HPE EVA Storage

Power supply failure takes out entire SAN (MSA 2312i)

 
Daniel Kleeman
Advisor

Power supply failure takes out entire SAN (MSA 2312i)

Our fully redundant MSA 2312i SAN suffered a catastrophic failure last night triggered by a single PSU failure. There was no host traffic possible at all. After many attempts to get the two controllers restarted through the web and command line interfaces a cold reboot recovered service (the PSU remains failed).

Surely this SAN is designed to keep working in this situation? Why can one FRU take down a "fully redundant" box? This type of service outage is intolerable.

Does anyone else have similar experiences?
10 REPLIES 10
TTr
Honored Contributor

Re: Power supply failure takes out entire SAN (MSA 2312i)

I had several similar experiences with disk drives. In some cases when a disk failed it took down the entire bus (enclosure) and all other disks were not visible.

I think it depends how the PS failed. It may have failed in such a way that it left the power connector in state that resulted a full short which cut power to the entire storage unit.
Daniel Kleeman
Advisor

Re: Power supply failure takes out entire SAN (MSA 2312i)

The storage unit did not short out the whole enclosure. There was no reboot of the storage or management controllers. However, they went into a very strange mode where they refused to shut down or pass traffic. Not good.
Patrick Terlisten
Honored Contributor

Re: Power supply failure takes out entire SAN (MSA 2312i)

Hello Daniel,

save a support log bundle and log a call at HP. They could do a technical deep-dive analysis for you.

Sure, a single PS shouldn't bring down the whole box, but I saw even bigger storages dying caused by much cheaper parts (an IBM Shark was killed by a 10 â ¬ battery...).

Regards,
Patrick
Best regards,
Patrick
Daniel Kleeman
Advisor

Re: Power supply failure takes out entire SAN (MSA 2312i)

Thank you Patrick. I have raised a case with HP and I am also interested in similar community experiences.
Uwe Zessin
Honored Contributor

Re: Power supply failure takes out entire SAN (MSA 2312i)

I've seen something with power on an MSA2312fc this week, too. System does not start with both power supplies. It starts with one of them, but then it turn off rather quick. According to the console log the controller was just uncompressing its image - so no way to dive into any logfiles :-(
.
Cass Witkowski
Trusted Contributor

Re: Power supply failure takes out entire SAN (MSA 2312i)
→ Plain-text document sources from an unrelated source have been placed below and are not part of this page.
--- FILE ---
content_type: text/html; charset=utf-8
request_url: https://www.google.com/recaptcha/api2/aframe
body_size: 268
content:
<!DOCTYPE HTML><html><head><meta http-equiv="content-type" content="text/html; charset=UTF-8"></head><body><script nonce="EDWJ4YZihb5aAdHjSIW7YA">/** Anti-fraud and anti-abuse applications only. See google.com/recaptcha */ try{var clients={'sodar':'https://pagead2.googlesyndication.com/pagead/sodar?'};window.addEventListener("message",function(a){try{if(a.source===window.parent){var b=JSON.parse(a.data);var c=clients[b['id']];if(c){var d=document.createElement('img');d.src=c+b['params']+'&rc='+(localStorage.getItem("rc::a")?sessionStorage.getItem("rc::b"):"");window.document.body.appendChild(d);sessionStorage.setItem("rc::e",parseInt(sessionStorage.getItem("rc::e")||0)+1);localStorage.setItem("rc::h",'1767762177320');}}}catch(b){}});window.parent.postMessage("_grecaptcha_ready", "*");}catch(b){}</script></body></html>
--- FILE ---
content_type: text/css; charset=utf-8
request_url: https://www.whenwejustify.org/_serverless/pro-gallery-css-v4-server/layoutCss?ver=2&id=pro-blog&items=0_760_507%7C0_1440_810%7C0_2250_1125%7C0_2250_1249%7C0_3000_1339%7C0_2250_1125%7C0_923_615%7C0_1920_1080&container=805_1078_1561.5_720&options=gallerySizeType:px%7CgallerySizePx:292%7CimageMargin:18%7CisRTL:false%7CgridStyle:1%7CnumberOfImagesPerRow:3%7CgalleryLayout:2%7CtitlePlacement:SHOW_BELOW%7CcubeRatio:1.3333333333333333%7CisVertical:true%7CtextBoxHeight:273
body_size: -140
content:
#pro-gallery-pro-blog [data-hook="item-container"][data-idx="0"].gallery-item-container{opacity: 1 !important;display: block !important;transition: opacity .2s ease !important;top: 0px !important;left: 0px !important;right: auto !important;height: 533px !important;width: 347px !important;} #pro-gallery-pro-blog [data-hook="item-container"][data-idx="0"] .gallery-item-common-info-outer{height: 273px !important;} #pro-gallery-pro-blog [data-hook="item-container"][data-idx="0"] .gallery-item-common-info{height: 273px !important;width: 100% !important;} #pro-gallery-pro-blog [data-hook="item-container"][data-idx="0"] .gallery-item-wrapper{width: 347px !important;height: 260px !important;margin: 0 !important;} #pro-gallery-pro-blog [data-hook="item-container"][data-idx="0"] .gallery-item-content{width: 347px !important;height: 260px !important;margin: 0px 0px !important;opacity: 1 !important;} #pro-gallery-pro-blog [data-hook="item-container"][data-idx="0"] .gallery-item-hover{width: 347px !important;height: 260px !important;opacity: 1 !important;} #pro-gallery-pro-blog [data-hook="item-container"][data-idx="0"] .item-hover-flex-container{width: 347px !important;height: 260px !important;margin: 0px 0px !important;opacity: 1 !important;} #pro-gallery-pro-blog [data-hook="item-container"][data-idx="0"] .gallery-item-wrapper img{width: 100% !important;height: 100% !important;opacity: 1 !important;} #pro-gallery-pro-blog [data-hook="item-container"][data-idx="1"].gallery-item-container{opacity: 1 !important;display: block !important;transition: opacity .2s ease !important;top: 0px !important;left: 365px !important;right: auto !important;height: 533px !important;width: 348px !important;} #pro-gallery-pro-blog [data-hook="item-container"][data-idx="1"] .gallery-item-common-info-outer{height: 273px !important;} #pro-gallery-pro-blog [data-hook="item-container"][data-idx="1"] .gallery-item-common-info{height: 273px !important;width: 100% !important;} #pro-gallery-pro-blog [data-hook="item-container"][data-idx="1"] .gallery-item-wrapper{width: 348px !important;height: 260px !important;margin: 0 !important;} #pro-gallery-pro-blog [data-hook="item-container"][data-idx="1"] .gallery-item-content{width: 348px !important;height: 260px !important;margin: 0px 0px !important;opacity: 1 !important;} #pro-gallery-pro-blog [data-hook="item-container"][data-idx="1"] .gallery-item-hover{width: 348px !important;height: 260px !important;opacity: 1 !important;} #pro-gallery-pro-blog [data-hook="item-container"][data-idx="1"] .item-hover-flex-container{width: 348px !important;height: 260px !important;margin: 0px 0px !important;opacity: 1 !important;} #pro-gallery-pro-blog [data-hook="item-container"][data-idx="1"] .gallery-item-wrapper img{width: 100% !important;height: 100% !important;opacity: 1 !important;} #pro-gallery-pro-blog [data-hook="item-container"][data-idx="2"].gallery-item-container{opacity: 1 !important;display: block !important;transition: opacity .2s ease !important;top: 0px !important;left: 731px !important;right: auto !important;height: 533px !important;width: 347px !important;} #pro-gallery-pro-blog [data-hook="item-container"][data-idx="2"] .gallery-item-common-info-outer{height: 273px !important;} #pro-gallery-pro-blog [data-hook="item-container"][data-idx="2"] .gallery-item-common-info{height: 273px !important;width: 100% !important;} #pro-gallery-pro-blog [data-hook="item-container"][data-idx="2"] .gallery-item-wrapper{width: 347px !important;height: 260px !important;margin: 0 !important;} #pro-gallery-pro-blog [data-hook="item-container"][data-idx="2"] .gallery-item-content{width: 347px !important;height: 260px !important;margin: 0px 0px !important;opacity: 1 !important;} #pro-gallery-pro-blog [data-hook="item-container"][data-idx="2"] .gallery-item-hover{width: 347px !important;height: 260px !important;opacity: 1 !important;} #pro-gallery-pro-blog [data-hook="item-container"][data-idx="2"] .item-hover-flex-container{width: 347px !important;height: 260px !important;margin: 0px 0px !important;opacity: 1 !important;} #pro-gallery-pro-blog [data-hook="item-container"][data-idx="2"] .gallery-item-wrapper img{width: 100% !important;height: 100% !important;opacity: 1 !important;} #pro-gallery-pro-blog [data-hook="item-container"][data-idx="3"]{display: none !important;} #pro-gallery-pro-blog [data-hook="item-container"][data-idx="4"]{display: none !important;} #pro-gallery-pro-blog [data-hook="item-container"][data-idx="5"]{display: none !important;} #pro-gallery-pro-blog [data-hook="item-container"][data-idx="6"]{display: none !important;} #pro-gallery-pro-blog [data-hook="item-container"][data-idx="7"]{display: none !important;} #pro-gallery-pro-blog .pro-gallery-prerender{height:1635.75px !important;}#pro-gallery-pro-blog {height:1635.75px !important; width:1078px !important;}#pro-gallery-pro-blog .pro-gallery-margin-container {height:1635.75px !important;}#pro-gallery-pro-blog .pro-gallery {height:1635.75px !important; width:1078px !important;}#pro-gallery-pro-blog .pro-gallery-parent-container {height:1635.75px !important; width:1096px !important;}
In the good old days a power supply's rectifier could fail so that instead of 5 Volts DC you got 5 Volts with 1 Volt of ripple. Because the power supply bus is shared one power supply could cause problems.

So fully redundant is not completely redundant. Just as Uninteruptible Power Supplies are really Interruptible Power Supplies.

Patrick Terlisten
Honored Contributor

Re: Power supply failure takes out entire SAN (MSA 2312i)

Hello Uwe,

strange... some kind of fear is rising in me, I've got serval MSA 2000 G1 and G2 at customers. :( Fortunately no problems until today, except of some disks.

Regards,
Patrick
Best regards,
Patrick
Daniel Kleeman
Advisor

Re: Power supply failure takes out entire SAN (MSA 2312i)

After further investigation it appears that the first failure was a controller failure, followed some time later by a power supply failure.

This still leaves unexplained why the SAN stopped serving requests. HP are looking in to it.
Dejan Savic
Occasional Contributor

Re: Power supply failure takes out entire SAN (MSA 2312i)

Unfortunately, I just had exactly the same expirience. Controller B seamed to be defective, but it turned out that controller B and right PSU died at the same time (one thing probably caused another), and few hours later left PSU died too. Unfortunately, both PSU's died in a way that they kept reseting the entire box every few seconds which ultimately caused destroyed vdisk's and loss of allmost all data. Daniel, have you ever received any explanation from HP? HP technician that came on site mentioned "that there might be a manufacturing/design flaw with those PSU's". I beleive he is right because HP replaced faulty PSU's with completly another type of PSU. Significantly, they've kept the same PN on those new PSU's like the old ones were never in the production. I've also found another unfortunate admin who had same failure of MSA 2312i
http://community.spiceworks.com/topic/111921